Budget 2015 - Mini Bonds - some good news?

Yesterday, the Chancellor announced that the Government will explore further extending the list of ISA-eligible products to include debt and equity securities offered via crowd funding platforms.  Yesterday, the Chancellor announced that the Government will explore further extending the list of ISA-eligible products to include debt and equity securities offered via crowd funding platforms.  They will consult on this proposal in the summer this year.  Given the increasing flexibility of ISAs, this will be a welcome shot in the arm for those companies wanting to raise funds through crowd-funding as opposed to more traditional bank debt.

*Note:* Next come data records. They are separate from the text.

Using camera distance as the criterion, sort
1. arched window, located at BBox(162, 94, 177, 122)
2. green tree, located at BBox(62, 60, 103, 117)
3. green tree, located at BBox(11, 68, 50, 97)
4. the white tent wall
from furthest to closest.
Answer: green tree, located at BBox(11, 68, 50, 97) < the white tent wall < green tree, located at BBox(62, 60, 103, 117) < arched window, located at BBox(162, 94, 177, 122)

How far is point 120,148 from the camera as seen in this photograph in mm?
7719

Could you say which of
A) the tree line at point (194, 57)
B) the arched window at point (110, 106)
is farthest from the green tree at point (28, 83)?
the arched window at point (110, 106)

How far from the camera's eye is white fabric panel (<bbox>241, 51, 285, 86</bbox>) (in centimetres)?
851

As part of the Chancellor's reform of the taxation of personal savings, he announced a new Personal Savings Allowance, to be created from April 2016.  It is therefore subject to the outcome of the General Election.  If introduced, it will exempt the first £1,000 of savings income from any tax for basic rate taxpayers and the first £500 of any savings income for higher rate taxpayers.  In keeping with the Chancellors' stance on additional rate taxpayers, this change will not help them.

As a result, the automatic 20% withholding tax at source operated by banks and building societies on non-ISA interest income will no longer be necessary.

The Budget announcement refers only to savings income paid by banks and building societies.  It remains to be seen, therefore, whether this abolition will extend to comparable interest payments made by other entities, such as companies paying interest on mini bonds.  Whilst it may not, because the source legislation requiring banks and building societies to withhold tax is different from that applying to companies, it is to be hoped that it will.  The basic point is the same and otherwise there will not be a level playing field for entrepreneurial companies wishing to issue mini bonds and similar instruments to raise funds from individual savers.  Of course, if mini-bonds may be added to ISAs, the issue may be less important in many (but by no means all) cases.